Goal of the exercise:
Each entry is to be given again exactly; drop the images.

Available data:
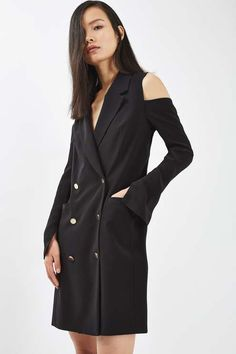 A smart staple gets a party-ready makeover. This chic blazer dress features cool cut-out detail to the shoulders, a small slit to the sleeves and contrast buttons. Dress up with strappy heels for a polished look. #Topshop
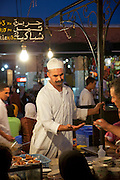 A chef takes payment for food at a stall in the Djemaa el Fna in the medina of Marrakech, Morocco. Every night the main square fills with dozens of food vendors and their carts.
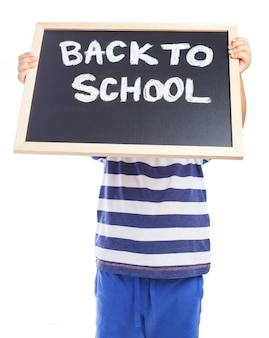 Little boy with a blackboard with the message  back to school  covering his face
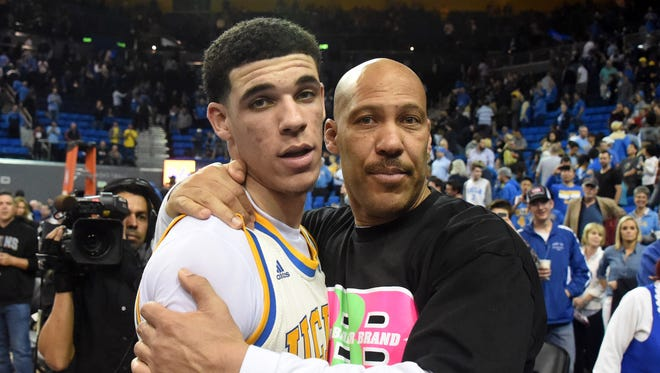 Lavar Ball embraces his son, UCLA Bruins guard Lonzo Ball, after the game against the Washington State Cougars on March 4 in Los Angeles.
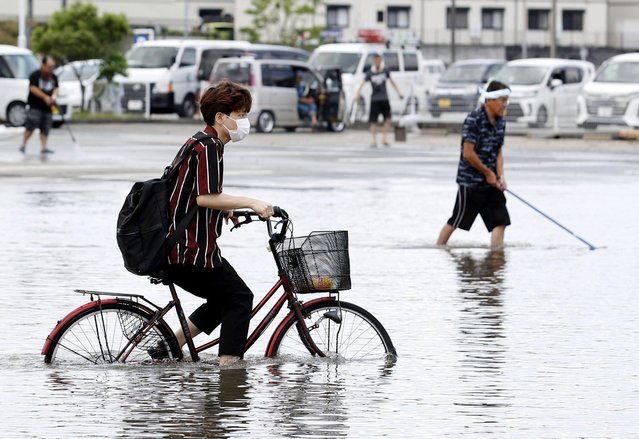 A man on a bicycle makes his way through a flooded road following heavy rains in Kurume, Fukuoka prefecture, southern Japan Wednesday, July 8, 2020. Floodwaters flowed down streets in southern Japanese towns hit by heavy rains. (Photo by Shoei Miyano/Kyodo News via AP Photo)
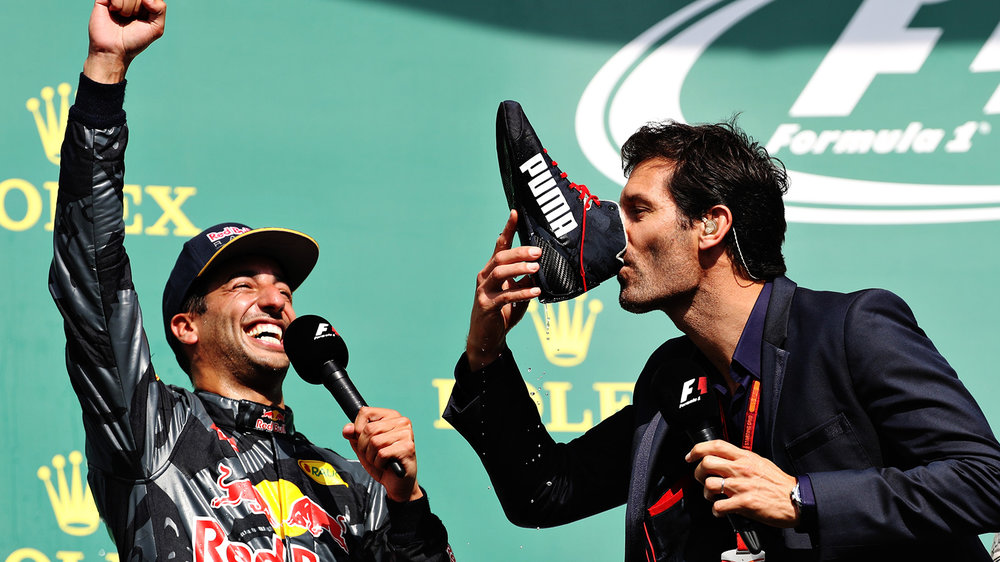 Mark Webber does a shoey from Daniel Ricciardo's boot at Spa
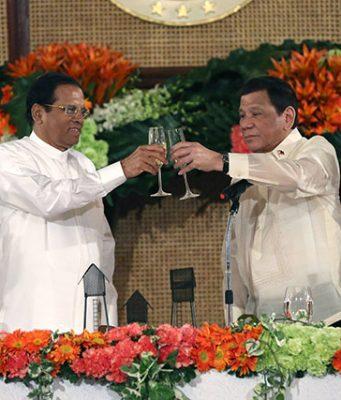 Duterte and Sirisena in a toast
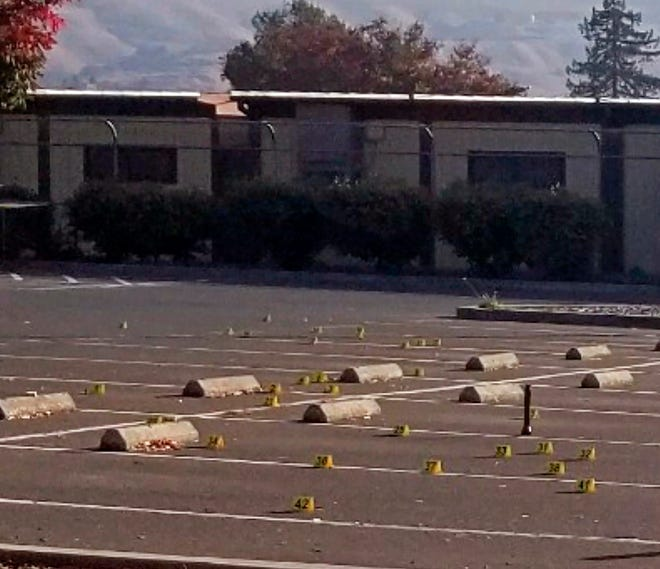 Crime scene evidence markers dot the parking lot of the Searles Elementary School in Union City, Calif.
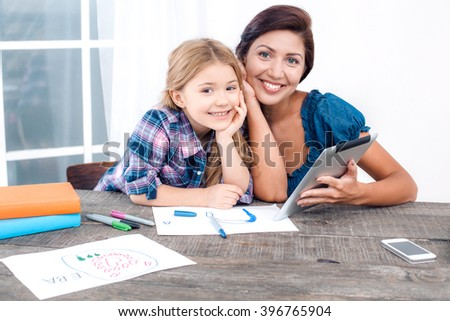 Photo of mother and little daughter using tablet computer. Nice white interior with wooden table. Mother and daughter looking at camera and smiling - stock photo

Solution to the problem:
 A smart staple gets a party-ready makeover. This chic blazer dress features cool cut-out detail to the shoulders, a small slit to the sleeves and contrast buttons. Dress up with strappy heels for a polished look. #Topshop
 A chef takes payment for food at a stall in the Djemaa el Fna in the medina of Marrakech, Morocco. Every night the main square fills with dozens of food vendors and their carts.
 Little boy with a blackboard with the message  back to school  covering his face
 Lavar Ball embraces his son, UCLA Bruins guard Lonzo Ball, after the game against the Washington State Cougars on March 4 in Los Angeles.
 A man on a bicycle makes his way through a flooded road following heavy rains in Kurume, Fukuoka prefecture, southern Japan Wednesday, July 8, 2020. Floodwaters flowed down streets in southern Japanese towns hit by heavy rains. (Photo by Shoei Miyano/Kyodo News via AP Photo)
 Mark Webber does a shoey from Daniel Ricciardo's boot at Spa
 Duterte and Sirisena in a toast
 Crime scene evidence markers dot the parking lot of the Searles Elementary School in Union City, Calif.
 Photo of mother and little daughter using tablet computer. Nice white interior with wooden table. Mother and daughter looking at camera and smiling - stock photo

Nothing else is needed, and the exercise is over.